*SELECTED TEXT*:
# Hi Everyone



## alfatec (Sep 13, 2009)

Just like to say Hi to everyone. Am a new member having just purchased an 05 Audi TT 225 Coupe in Glacier Blue. Not even picked the car up yet but cant wait. Hopefully will come here quite often for advice. 8)


----------



## TTrich (Sep 11, 2009)

Grats on the new wheels, get some pics up once you get it


----------



## bobski (Oct 21, 2007)

Hi and welcome... 

Glacier blue .... [smiley=sweetheart.gif]


----------



## T3RBO (Dec 9, 2003)

Welcome to the forum


----------



## jammyd (Oct 11, 2008)

Welcome to the forum


----------



## Wallsendmag (Feb 12, 2004)

Welcome to the forum


----------



## malstt (Apr 18, 2007)

Welcome to the forum. 8)


----------



## YELLOW_TT (Feb 25, 2004)

Welcome dont forget to join the TTOC www.ttoc.co.uk


----------



## alfatec (Sep 13, 2009)

Well picked up my 05 225 TT on Saturday, been smiling every minute since. Car is stunning in Glacier Blue, not a scratch anywhere, wheels perfect, inside perfect and goes like a dream. Just waiting for some sunshine and I will take and post some photos.


----------

*GIVEN INFORMATION*:
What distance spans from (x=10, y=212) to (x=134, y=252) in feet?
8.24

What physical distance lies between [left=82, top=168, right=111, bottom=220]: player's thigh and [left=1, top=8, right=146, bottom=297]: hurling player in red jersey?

*WHAT IS ASKED*: In the forum thread welcoming a new member, on what day did alfatec pick up the 05 225 TT?

*THE SOLUTION*: Saturday